A brooding, booze-sodden storm that's part ballad, part jig

In renowned Irish novelist and playwright Edna O'Brien's Family Butchers, receiving its American premiere at the Magic Theatre, a once-wealthy but now-bankrupt middle-aged couple, Jamie and Lil, await the arrival of four grown-up children for a long overdue get-together at the threadbare family seat. What should be a joyful reunion -- after all, one daughter has come all the way from Johannesburg to be there -- almost instantly degenerates into a brooding, booze-sodden storm of sibling rivalry, thwarted ambitions, and loneliness.
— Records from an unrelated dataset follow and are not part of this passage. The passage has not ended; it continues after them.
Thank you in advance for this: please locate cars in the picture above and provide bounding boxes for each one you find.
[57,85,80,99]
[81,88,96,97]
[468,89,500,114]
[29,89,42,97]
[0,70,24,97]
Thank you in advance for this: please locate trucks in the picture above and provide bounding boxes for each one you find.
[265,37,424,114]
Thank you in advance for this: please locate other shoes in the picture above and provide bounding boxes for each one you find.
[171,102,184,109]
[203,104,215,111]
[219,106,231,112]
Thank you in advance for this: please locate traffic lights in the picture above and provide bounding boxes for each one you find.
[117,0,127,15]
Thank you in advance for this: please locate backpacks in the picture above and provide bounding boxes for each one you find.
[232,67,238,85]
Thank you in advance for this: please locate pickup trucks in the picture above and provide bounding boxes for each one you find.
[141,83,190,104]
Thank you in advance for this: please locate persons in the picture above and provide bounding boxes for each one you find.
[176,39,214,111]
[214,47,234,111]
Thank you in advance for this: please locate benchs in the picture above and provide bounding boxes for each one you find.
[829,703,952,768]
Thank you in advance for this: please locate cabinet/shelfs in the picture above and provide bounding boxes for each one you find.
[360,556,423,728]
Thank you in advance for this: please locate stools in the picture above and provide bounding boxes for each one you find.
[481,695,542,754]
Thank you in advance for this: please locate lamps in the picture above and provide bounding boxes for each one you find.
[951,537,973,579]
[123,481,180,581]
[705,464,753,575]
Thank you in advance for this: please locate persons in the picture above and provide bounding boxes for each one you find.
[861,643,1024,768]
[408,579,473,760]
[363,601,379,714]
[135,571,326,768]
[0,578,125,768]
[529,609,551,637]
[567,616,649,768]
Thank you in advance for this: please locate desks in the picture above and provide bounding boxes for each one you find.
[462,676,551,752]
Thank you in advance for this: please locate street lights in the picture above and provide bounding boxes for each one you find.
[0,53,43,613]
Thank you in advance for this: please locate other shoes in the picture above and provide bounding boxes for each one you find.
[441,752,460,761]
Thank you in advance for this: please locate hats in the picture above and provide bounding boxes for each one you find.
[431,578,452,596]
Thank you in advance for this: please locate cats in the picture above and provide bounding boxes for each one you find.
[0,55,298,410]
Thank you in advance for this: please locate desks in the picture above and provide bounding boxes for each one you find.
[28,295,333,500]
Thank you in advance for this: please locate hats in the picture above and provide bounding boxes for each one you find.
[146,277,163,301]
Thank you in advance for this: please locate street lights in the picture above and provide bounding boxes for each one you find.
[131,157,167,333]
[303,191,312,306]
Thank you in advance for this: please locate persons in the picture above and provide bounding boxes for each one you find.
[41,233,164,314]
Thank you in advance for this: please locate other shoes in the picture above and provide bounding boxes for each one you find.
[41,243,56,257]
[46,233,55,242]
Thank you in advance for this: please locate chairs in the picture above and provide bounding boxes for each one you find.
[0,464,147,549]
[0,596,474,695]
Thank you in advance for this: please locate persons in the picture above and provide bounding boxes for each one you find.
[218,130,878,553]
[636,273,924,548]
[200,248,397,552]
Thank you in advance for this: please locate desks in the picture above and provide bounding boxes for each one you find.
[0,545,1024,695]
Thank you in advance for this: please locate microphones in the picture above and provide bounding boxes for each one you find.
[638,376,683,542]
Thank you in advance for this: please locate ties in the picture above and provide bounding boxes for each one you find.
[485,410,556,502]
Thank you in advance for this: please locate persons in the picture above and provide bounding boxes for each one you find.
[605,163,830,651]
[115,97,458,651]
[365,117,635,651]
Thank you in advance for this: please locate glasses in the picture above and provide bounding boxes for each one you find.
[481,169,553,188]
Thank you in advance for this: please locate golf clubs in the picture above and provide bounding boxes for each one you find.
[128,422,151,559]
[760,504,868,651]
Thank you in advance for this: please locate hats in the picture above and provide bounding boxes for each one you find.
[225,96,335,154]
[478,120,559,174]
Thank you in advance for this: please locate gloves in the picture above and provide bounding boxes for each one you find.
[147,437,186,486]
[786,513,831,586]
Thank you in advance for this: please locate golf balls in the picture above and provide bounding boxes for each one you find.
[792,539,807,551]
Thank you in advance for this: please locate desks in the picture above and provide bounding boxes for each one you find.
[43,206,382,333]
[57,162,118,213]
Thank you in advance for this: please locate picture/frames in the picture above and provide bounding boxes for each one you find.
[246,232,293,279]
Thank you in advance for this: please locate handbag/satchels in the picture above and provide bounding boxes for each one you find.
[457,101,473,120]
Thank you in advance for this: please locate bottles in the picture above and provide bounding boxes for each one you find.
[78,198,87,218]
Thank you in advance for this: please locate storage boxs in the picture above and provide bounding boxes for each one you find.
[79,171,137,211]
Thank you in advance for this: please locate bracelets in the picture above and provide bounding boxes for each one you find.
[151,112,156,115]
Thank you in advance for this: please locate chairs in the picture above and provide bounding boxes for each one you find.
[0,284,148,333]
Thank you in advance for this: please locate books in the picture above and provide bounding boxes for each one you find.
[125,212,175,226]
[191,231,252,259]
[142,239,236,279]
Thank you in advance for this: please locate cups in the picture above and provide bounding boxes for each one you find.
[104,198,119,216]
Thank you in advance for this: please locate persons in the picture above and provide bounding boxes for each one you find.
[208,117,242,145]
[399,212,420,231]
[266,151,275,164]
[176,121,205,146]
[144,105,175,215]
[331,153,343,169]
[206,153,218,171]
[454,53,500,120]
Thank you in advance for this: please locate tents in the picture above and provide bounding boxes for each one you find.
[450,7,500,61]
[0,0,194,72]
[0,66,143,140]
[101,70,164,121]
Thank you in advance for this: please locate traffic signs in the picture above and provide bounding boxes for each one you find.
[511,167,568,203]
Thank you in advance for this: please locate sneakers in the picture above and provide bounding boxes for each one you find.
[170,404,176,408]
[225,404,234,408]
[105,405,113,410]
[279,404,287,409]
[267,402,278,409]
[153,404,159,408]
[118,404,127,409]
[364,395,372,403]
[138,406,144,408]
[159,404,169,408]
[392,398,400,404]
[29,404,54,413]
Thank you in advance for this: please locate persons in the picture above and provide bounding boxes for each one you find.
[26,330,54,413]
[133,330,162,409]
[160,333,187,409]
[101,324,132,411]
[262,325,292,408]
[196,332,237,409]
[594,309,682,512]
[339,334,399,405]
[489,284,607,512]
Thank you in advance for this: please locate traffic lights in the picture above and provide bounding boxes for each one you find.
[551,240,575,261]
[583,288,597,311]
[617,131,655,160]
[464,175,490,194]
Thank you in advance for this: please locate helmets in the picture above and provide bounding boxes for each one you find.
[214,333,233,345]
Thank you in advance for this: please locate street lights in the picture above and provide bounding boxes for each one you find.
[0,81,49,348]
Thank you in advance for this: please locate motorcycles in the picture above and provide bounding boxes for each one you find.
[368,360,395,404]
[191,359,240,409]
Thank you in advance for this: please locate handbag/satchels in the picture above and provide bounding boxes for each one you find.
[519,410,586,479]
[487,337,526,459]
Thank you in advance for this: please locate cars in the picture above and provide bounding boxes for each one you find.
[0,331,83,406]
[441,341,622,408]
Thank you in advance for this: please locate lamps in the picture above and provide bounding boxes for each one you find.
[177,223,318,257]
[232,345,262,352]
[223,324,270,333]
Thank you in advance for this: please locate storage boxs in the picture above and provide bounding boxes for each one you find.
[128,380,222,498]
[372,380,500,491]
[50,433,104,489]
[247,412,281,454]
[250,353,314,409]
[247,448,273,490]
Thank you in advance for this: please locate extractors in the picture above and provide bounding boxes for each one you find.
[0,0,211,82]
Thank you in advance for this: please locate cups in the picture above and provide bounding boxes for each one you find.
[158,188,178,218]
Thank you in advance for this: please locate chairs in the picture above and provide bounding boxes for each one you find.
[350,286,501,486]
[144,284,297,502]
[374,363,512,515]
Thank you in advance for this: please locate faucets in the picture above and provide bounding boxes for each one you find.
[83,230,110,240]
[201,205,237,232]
The play might be set in another time and place -- 1970s rural Ireland to be precise -- yet it feels very much about the here and now: O'Brien's empathetic yet unsentimental portrayal of family strife seems as contemporary as it is eternal. One scene, in which Lil suddenly and inexplicably turns on her favorite daughter, Emer, feels out of place; nevertheless, director Paul Whitworth's fluid mise-en-scène coupled with fiery performances from all cast members -- Robertson Dean is especially dangerous as patriarch Jamie, a character who wouldn't seem out of place in a Eugene O'Neill play -- give the piece a quality that is at times reminiscent of a sad old ballad and at others a lively jig.